Una volta i piccoli si vestivano da fantasmi, uno soprattutto, Casper: un simpatico e buon fantasma con faccia da bimbo che nasce nel 1945 e continua come cartone animato, per anni, finché diventa un film negli anni novanta. Lentamente sono cominciate ad arrivare le principesse e le fate, gli eroi dell’immaginario infantile legato alle fiabe, e non solo. Poi la morte e gli spettri, gli scheletri, le streghe e le maschere sanguinose.
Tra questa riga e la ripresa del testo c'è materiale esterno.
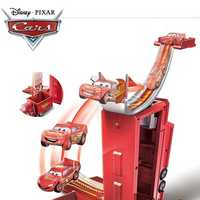 2018 Disney Pixar coches 3 transformar Mack juego sin coches iluminación MCQUEEN ABS coche juguetes Diecast modelo para niño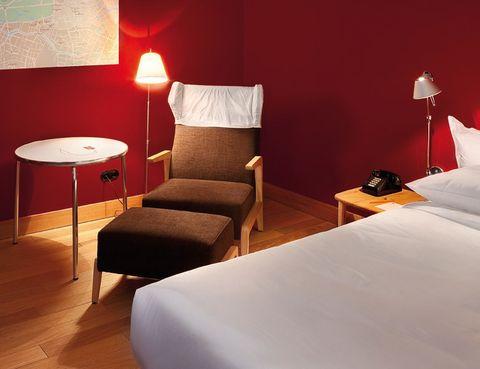 """<p><a href=""""http://www.casacamper.com"""" target=""""_blank"""">Casa Camper Berlín</a> inició un nuevo concepto hotelero, que viene a ser tu nuevo hogar en la capital alemana. Es un alojamiento pensado para los que les gusta viajar, pero con un toque muy especial. Tiene una ubicación estupenda, en pleno barrio judío berlinés; la funcionalidad queda fuera de toda duda, con detalles como <i>wifi</i> libre, y el interiorismo es muy vanguardista, aunque no resta comodidad a las 51 estancias (a partir de 149 euros). En la zona <i>Tentempié</i>, situada en la séptima planta, hay siempre disponible picoteo y bebidas no alcohólicas gratis, mientras admiras el <i>skyline</i> de la capital alemana.</p>"""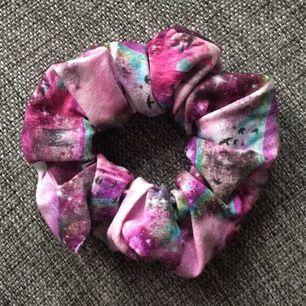 Säljer scrunchies för 15kr/st + frakt🥰 hör av er om ni är intresserade av att köpa!🦋🦋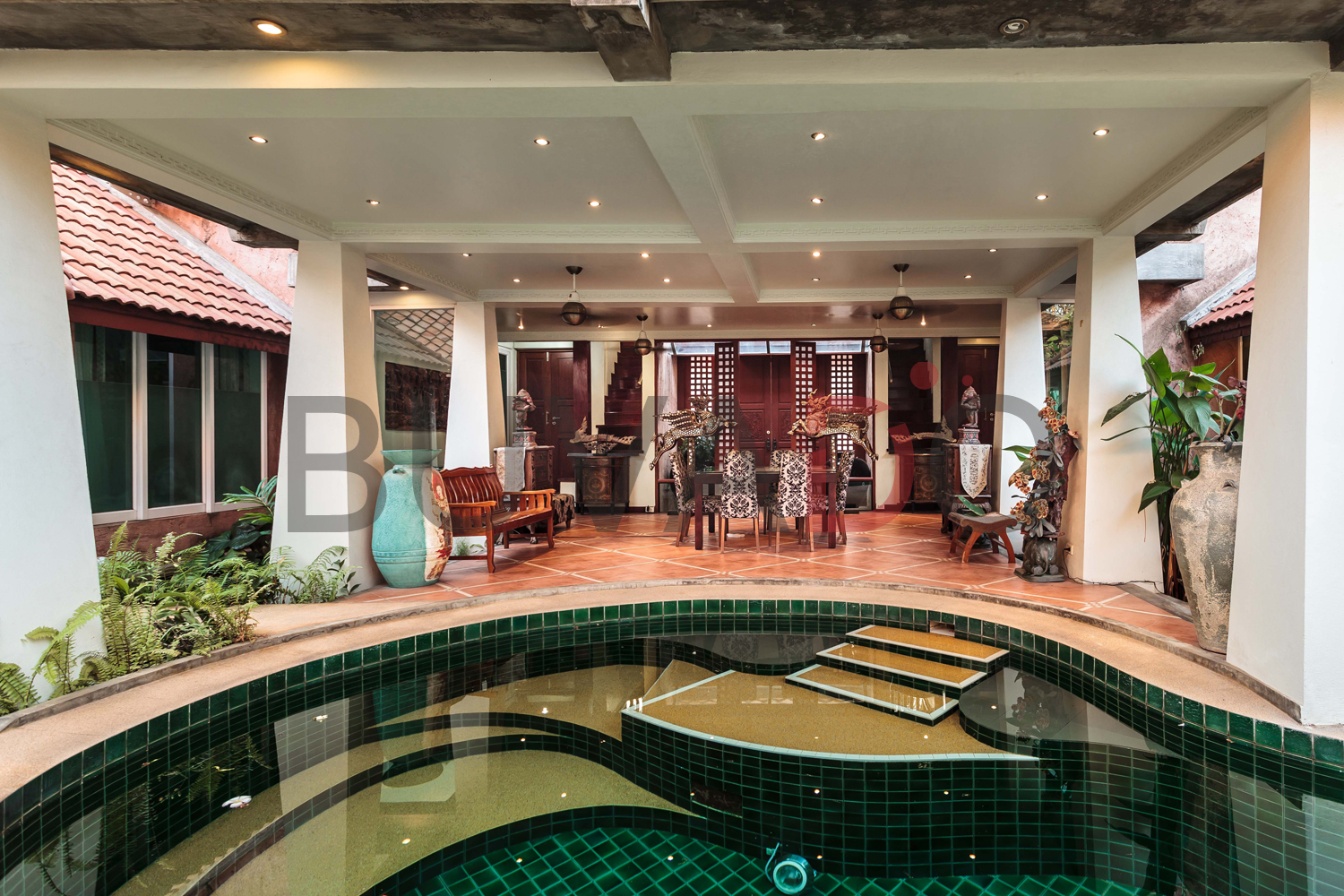 Pattaya 5 Bedroom Luxury Pool Villa | BUVADO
Il pericolo, fin dai primissimi anni, era presente come possibile gesto sadico di qualche folle che avrebbe potuto nascondere una lametta nella mela, da cui il classico Treat in regalo (Trick or Treat ha un qualcosa di minaccioso che si perde nella traduzione italiana molto più mite, Dolcetto o scherzetto). Non si sapeva se era mai veramente successo o se fosse stata una strategia per mantenere un certo tremore in una festa che per i piccoli serviva ad allontanare dal pensiero la paura della morte.



Ho sempre amato il carnevale, e mai Halloween. Vederlo apparire in Italia e fuori dal suo originale contesto nordico, come colonizzazione commerciale, mi ha amaramente sorpresa. Inoltre, il fascino dei cimiteri non fa per me.
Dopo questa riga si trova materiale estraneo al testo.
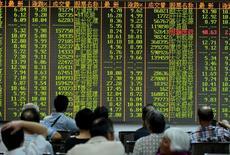Inversionistas miran la información de las acciones en una placa electrónica en una correduría en Hangzhou, China. 25 de agosto 2015.  Las acciones chinas subieron el martes en un leve volumen de negocios, en medio de la cautela luego de que un índice principal se acercó a un máximo desde finales de noviembre, un nivel clave de resistencia técnica.REUTERS/Stringer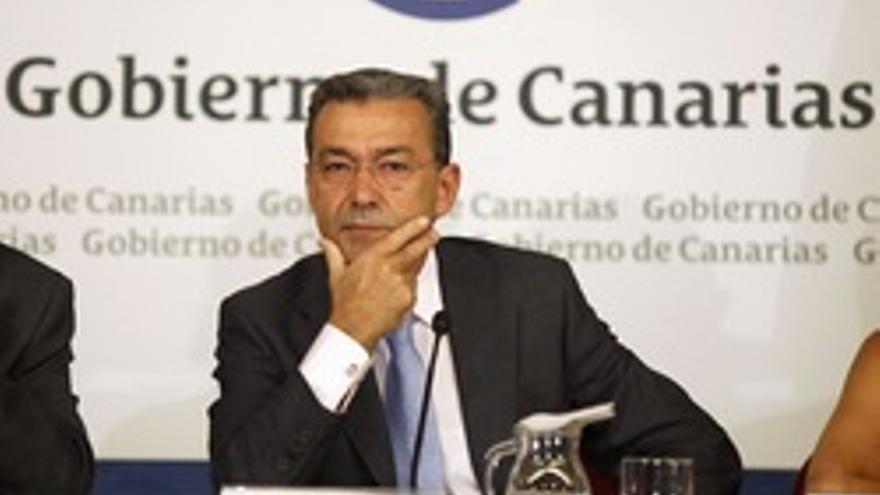 Paulino Rivero, el el miembro del Gobierno que más utiliza las redes sociales.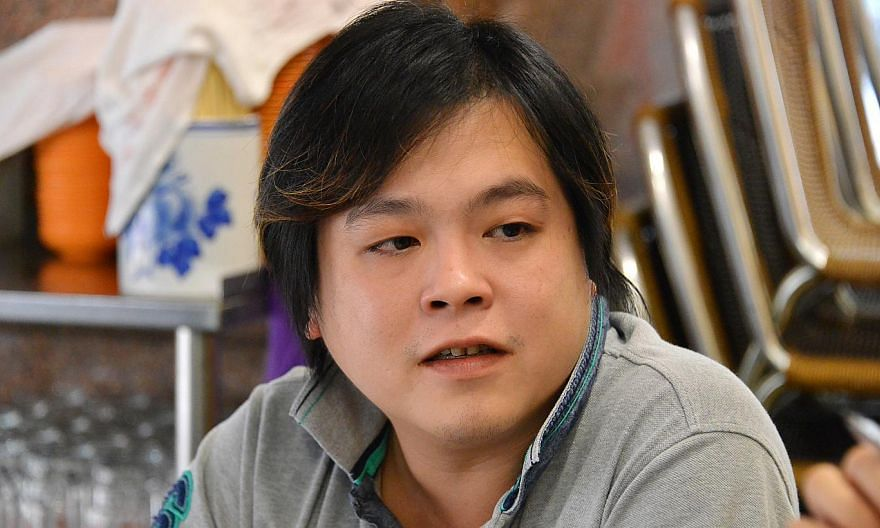 Jover Chew, the owner of Mobile Air who has been arrested for a series of cheating cases at Sim Lim Square, had been assisting police with investigations for months, reports said on Thursday. -- PHOTO:THE NEW PAPER FILE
Ma oggi, in questo ottobre di morte vera per le due guerre vicine a noi, con quella più esplosiva e devastante fra Israele e Palestina, mi sembra di pessimo gusto far divertire i nostri bimbi mentre ne muoiono a migliaia giornalmente e senza tregua.
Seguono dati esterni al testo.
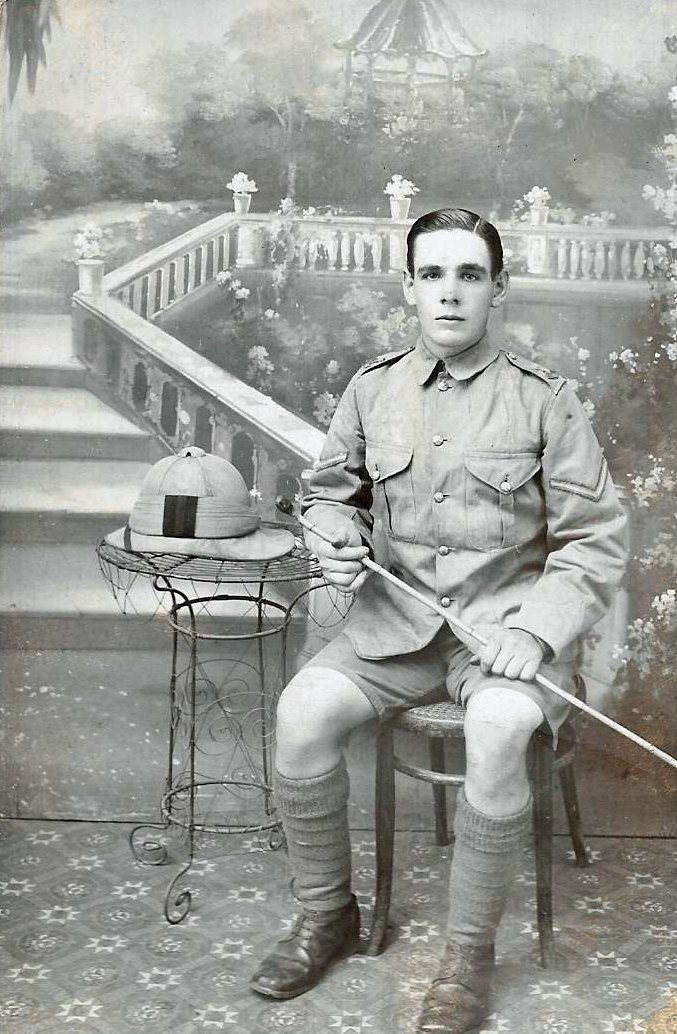 Alfred Edward Hobbs in Deolali, Maharastra, India, in 1915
Quello è vero orrore, e terrore che corre e ci tocca. Sono rimasta commossa dalle manifestazioni nel mondo, ma in particolare quelle di NYC sul ponte di Brooklyn e, ancora più spettacolare, quella dell’occupazione di Grand Central Station. Tutti con la T-shirt nera e la scritta: “Not in our name!” Sappiamo che la comunità ebraica più grande, dopo Israele, è a NYC. Ora sappiamo che sono loro a urlare più forte di tutti: “Non nel nostro nome” e “Cessate il fuoco”. Sono le voci dei sopravvissuti ai campi di concentramento, e le voci dei loro figli e parenti, assieme alle voci di tutti quelli con una coscienza che si chiamava consapevolezza. Voci che non si sentivano più così unite e potenti dagli anni Sessanta. Da quando Casper era popolarissimo fra i bambini per questa strana tradizione che voleva esorcizzare le paure nel loro cuore.



Oggi talvolta nei più moderni Halloween appare ancora Casper, il buon piccolo fantasma, perché il Bene non scompare mai. Oggi sono personalmente grata ai miei concittadini americani che sanno distinguere il male, quando riappare, e soprattutto lo sanno riconoscere anche quando è annidato nelle loro passate utopie.